Stated problem A —
In the piece on Open Source optimizers, what evidence does the author give that the Open Source community is filled with heroes?
Stated problem B —
Return the lines of the records starting at the line that contains "Among the point" and ending with the final line of the records, reproduced without any change.

* START Document section *

All hail the speed demons

by Jono Bacon

You know, the Open Source community is filled with hero's. This is evident from the helpful souls who walk you though your mailserver configuration again at 3am to those who feverishly hack on your favourite software and continue to refine and develop into the world-class tool you brag about to your pals. There are of course many unrewarded heros, and this entry is dedicated to one particular breed - the optimisers.

In recent years the focus on performance has flooded the Open Source community. From old chestnuts such as KDE and X being slow, to newer complaints with GNOME and, it seems that 'just buy a faster computer' is still as useless an excuse it was five years back. Although various developers have tried speed up and refine the system, it seems that in recent months a new breed of developers are really tearing things open and squashing down the padding for a smaller footprint and better performance.

* END Document section *
* START Data supplied *

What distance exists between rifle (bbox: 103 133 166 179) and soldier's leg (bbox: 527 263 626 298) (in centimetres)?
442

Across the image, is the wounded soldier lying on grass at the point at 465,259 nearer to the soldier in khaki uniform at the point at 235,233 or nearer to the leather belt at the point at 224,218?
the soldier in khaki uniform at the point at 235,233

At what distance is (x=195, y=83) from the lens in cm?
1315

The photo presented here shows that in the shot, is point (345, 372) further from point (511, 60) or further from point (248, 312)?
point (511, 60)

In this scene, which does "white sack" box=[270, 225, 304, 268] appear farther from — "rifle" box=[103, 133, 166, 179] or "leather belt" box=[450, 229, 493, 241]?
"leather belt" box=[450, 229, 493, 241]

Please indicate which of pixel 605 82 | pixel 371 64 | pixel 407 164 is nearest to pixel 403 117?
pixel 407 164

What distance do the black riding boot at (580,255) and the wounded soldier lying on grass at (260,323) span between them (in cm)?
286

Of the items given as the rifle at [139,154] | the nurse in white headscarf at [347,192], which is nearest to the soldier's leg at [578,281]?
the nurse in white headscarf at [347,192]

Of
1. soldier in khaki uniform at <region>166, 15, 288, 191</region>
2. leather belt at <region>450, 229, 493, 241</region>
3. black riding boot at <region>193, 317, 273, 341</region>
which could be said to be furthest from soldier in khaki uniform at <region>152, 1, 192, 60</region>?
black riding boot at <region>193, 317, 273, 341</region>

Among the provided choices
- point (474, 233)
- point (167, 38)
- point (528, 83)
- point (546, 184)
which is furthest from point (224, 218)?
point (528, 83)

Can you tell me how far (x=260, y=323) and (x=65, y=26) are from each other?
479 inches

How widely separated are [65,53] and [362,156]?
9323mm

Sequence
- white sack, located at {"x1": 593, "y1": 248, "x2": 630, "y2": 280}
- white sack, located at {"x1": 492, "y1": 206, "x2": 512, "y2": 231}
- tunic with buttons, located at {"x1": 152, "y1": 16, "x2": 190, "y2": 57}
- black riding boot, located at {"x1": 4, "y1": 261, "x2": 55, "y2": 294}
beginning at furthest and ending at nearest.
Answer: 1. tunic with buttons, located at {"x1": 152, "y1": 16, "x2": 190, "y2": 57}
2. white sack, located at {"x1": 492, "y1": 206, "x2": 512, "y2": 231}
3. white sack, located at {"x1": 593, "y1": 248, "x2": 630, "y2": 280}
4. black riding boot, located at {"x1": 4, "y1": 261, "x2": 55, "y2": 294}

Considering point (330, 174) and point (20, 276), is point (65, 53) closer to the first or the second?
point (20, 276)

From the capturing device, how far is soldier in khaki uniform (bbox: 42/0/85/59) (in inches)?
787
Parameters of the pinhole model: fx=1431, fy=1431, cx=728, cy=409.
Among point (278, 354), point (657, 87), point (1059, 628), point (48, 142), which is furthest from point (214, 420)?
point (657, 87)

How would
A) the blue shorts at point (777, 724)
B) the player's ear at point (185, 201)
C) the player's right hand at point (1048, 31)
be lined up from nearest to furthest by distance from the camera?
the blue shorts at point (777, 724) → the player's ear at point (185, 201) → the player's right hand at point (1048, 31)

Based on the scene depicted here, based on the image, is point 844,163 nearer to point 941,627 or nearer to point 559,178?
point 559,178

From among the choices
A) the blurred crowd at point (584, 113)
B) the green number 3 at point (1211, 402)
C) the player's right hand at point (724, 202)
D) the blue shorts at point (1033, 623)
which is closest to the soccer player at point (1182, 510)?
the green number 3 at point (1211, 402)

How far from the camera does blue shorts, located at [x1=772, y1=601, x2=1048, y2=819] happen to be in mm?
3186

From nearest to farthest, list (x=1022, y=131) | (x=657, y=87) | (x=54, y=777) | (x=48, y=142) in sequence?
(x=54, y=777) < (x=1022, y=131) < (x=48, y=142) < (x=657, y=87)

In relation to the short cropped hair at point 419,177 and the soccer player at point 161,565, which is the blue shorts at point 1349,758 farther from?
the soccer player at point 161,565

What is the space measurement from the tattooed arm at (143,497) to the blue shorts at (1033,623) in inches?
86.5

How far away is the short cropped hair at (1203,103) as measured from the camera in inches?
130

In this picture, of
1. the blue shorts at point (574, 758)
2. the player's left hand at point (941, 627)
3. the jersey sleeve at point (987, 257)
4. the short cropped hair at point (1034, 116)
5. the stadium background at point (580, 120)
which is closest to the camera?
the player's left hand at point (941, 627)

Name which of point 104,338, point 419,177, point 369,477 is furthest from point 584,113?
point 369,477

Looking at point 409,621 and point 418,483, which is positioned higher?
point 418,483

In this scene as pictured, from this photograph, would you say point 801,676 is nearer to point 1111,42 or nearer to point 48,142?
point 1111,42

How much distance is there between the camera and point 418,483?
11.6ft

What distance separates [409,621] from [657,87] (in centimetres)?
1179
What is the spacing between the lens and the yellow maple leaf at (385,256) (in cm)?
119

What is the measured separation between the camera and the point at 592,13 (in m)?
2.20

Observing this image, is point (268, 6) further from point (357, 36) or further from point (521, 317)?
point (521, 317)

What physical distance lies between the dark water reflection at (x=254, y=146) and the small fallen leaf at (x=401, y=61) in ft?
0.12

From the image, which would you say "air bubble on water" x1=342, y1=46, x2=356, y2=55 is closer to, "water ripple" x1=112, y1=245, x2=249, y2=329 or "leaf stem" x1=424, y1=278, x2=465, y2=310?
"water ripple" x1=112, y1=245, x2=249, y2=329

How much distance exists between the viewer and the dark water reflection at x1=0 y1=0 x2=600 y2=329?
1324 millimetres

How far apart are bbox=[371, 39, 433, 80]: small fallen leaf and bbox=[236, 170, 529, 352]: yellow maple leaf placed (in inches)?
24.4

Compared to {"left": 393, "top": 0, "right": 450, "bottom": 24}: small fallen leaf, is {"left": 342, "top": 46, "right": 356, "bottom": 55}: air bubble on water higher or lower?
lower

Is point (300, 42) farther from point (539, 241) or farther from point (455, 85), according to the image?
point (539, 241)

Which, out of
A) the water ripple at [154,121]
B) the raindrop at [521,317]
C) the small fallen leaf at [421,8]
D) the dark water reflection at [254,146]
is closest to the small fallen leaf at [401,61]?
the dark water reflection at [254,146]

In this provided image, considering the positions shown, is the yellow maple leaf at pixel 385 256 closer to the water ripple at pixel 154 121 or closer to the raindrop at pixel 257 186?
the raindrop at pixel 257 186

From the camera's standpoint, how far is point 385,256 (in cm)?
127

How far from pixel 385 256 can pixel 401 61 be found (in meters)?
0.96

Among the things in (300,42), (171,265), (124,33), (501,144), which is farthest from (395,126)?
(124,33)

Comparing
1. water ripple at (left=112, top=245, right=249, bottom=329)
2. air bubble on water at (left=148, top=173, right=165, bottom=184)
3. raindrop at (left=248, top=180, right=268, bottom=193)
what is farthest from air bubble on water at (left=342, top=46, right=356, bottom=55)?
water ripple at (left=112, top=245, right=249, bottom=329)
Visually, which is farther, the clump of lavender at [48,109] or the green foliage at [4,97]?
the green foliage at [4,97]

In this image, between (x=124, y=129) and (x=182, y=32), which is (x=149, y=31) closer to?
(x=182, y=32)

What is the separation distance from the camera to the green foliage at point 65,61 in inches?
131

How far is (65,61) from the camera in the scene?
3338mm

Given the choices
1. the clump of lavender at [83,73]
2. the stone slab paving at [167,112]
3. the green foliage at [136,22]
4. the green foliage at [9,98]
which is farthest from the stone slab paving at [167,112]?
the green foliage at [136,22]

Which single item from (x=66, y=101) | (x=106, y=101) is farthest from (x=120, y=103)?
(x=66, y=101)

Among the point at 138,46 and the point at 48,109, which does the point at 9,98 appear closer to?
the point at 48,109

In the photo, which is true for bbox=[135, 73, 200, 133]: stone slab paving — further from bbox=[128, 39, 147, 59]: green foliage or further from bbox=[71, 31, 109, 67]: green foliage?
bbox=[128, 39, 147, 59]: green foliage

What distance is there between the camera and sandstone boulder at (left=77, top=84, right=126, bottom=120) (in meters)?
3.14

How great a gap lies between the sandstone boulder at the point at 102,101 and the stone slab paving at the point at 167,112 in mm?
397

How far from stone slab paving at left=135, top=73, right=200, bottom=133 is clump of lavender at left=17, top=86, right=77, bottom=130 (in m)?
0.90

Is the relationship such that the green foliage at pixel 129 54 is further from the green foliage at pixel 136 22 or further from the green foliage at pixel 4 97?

* END Data supplied *

Full answer A —
The author points to the helpful people who walk you through your mail server configuration again at 3 a.m. He also points to those who hack on your favorite software and keep refining it into the world-class tool you brag about to your friends.

Full answer B —
Among the point at 138,46 and the point at 48,109, which does the point at 9,98 appear closer to?
the point at 48,109

In the photo, which is true for bbox=[135, 73, 200, 133]: stone slab paving — further from bbox=[128, 39, 147, 59]: green foliage or further from bbox=[71, 31, 109, 67]: green foliage?
bbox=[128, 39, 147, 59]: green foliage

What distance is there between the camera and sandstone boulder at (left=77, top=84, right=126, bottom=120) (in meters)?
3.14

How great a gap lies between the sandstone boulder at the point at 102,101 and the stone slab paving at the point at 167,112 in mm?
397

How far from stone slab paving at left=135, top=73, right=200, bottom=133 is clump of lavender at left=17, top=86, right=77, bottom=130 (in m)?
0.90

Is the relationship such that the green foliage at pixel 129 54 is further from the green foliage at pixel 136 22 or further from the green foliage at pixel 4 97?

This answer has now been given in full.